BEGIN Task input
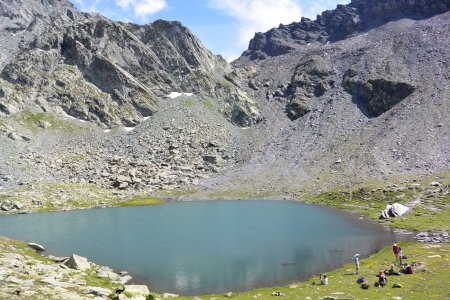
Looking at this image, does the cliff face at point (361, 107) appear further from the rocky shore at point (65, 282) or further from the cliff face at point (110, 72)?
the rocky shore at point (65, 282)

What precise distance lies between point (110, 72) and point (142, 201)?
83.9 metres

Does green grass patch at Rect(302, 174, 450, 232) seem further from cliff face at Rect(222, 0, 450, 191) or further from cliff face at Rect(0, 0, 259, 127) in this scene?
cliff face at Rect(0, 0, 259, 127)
END Task input
BEGIN Task input
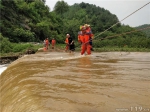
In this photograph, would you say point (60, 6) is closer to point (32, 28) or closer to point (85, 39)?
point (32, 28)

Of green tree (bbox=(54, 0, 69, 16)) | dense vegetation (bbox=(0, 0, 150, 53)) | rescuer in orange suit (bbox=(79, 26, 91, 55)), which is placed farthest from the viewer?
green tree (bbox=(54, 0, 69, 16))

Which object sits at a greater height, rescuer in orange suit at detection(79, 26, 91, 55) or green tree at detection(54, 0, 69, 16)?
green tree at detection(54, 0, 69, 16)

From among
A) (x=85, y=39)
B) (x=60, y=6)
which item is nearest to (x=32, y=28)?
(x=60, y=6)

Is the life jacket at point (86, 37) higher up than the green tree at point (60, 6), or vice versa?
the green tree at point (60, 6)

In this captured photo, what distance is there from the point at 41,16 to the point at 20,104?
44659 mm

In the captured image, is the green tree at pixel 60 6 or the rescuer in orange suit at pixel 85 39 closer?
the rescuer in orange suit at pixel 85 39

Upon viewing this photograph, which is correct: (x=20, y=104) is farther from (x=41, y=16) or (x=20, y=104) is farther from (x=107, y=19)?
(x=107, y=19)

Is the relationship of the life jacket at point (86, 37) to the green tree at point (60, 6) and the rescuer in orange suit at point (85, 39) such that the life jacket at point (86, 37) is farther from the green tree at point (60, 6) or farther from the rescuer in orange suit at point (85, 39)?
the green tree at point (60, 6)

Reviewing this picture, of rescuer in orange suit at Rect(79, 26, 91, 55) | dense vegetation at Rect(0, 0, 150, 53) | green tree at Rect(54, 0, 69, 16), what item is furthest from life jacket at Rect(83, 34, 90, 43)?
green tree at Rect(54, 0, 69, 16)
END Task input
BEGIN Task input
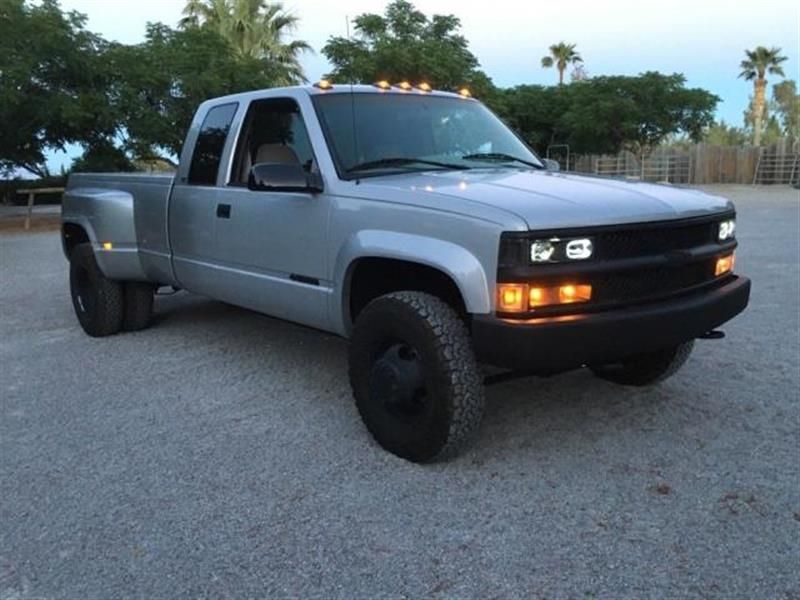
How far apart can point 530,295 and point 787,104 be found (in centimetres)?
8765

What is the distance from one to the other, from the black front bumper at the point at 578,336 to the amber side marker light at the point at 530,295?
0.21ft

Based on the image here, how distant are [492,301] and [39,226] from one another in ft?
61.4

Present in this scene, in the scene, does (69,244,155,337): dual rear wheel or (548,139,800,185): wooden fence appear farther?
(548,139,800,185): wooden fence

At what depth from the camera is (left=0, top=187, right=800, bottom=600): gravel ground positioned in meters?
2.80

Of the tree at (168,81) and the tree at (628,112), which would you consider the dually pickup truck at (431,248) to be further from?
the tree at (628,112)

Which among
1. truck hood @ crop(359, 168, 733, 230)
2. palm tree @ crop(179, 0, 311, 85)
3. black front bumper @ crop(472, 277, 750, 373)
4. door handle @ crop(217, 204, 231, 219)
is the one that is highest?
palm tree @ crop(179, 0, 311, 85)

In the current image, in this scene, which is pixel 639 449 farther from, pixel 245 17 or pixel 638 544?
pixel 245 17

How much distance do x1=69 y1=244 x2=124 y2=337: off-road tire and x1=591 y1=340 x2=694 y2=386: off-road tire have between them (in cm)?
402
END Task input
* Work required: Rewrite the lines starting at the line containing "What precise distance" and ending at the line containing "83.9 metres" as a two-column CSV with the columns input and output. Put each text and its answer together in one row, with each value in its own quoted field and any line breaks replaced by spaces.

* Task solution:
input,output
"What precise distance lies between point (110, 72) and point (142, 201)?","83.9 metres"